In this study, we analysed SVAs which are present in the human reference genome identified as RIPs in the cohort analysed, herein termed reference SVA RIPs to investigate differential gene expression patterns associated with ALS. For this analysis, we used whole genome sequencing (WGS) and transcriptomic data obtained from the New York Genome Center (NYGC) ALS Consortium, to elucidate the role of SVA insertion polymorphisms on gene expression in central nervous system (CNS) tissues in healthy controls and ALS patients (Figure 1a). Our analysis demonstrated that reference SVA RIPs regulate single and multiple gene targets genome-wide within CNS tissues and display tissue-specific gene modulation by comparing spinal cord, cerebellum, motor cortex and frontal cortex tissue analyses. Furthermore, we discovered that SVA RIPs influence the expression of genes at loci (HLA and MAPT) previously associated with ALS, highlighting SVA regulation of genes at this locus could be a potential mechanism involved in ALS pathology.

2. Results

2.1. SVA RIPs act as eQTL genome wide in CNS tissues

To determine the impact of reference SVAs RIPs on gene expression profiles, we analysed WGS and transcriptomic data of both ALS patients (n=1544) and healthy controls (n=359) from the ALS Consortium cohort.
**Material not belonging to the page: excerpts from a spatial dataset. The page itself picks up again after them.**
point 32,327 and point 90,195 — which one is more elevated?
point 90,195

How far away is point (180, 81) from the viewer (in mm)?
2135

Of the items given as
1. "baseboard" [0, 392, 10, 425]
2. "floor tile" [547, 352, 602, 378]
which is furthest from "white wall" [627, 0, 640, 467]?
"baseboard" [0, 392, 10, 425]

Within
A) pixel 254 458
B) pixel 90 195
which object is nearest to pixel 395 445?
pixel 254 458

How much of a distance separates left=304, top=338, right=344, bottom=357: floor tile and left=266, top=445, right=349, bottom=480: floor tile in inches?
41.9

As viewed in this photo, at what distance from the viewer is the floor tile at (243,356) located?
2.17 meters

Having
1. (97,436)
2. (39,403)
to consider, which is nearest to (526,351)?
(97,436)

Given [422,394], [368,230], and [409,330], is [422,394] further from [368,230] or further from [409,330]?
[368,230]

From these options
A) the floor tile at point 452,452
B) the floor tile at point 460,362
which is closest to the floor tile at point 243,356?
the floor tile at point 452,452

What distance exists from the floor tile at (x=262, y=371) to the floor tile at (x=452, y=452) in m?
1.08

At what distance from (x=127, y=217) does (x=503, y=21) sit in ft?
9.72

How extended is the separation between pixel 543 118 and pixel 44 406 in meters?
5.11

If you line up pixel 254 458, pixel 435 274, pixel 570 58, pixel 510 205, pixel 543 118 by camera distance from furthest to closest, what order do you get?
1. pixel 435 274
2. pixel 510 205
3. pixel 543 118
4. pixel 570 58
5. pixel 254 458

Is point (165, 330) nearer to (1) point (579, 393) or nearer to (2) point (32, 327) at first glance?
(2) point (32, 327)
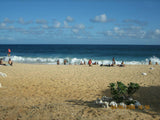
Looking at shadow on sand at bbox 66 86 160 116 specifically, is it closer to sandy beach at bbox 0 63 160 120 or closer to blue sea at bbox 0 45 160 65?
sandy beach at bbox 0 63 160 120

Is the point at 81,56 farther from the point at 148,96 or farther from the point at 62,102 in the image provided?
the point at 62,102

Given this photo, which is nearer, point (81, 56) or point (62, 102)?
point (62, 102)

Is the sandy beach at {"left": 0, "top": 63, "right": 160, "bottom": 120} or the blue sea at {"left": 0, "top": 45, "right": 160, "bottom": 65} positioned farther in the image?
the blue sea at {"left": 0, "top": 45, "right": 160, "bottom": 65}

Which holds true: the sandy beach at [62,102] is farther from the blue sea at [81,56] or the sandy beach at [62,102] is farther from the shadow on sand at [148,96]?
the blue sea at [81,56]

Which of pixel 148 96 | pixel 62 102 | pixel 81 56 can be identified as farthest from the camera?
pixel 81 56

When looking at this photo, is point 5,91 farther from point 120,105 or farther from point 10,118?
point 120,105

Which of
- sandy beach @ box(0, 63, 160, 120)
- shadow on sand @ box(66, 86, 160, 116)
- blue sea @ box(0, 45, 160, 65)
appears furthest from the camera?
blue sea @ box(0, 45, 160, 65)

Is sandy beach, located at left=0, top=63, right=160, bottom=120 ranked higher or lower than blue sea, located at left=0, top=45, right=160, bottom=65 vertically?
lower

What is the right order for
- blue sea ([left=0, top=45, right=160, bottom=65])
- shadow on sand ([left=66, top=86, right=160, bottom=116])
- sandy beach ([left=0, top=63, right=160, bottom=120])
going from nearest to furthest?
1. sandy beach ([left=0, top=63, right=160, bottom=120])
2. shadow on sand ([left=66, top=86, right=160, bottom=116])
3. blue sea ([left=0, top=45, right=160, bottom=65])

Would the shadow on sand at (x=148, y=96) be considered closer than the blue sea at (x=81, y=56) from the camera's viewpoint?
Yes

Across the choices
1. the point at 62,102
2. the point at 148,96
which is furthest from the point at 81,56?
the point at 62,102

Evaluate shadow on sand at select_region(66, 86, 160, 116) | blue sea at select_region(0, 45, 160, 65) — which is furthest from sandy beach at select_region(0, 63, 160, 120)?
blue sea at select_region(0, 45, 160, 65)

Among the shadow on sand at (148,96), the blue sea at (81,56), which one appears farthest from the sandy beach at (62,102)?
the blue sea at (81,56)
For this analysis, we initially combined data from different CNS tissues, including motor cortex, frontal cortex, cerebellum, occipital cortex, temporal cortex, hippocampus, and spinal cord tissue (Figure 2).
For eQTL analysis we assessed changes at a gene-based level. We demonstrate that, 14,830 genomic loci were significantly differentially modulated by reference SVA insertion polymorphism (FDR p<0.05). Of these effects, 167 were cis regulated by SVA RIPs, whilst over 98% (14,663 targets) were trans-regulated, where trans-regulated is defined as genes regulated greater than 1Mb away from the SVA site (Figure 3a). This indicates that most regulatory effects observed by these SVA RIPs impact target genes >1Mb away from the SVA element itself, these could be both direct and indirect effects (Figure 1c). In addition, single SVA elements had the capacity to regulate either a single gene or multiple gene targets. Our analysis identified that 92 reference SVA RIPs were responsible for the modulation of the 14,830 genomic loci, with SVA_16 affecting the greatest number of genes (917) (Figure 3b). Of these 92 SVA elements polymorphic for their presence or absence, 26 SVAs affects on more than 200 genes in total, whilst the lowest number of targets for an SVA in this analysis was 6, indicating that all reference SVA RIPs analysed in this study had the ability to modulate expression profiles of multiple gene targets in the CNS (Figure 3b).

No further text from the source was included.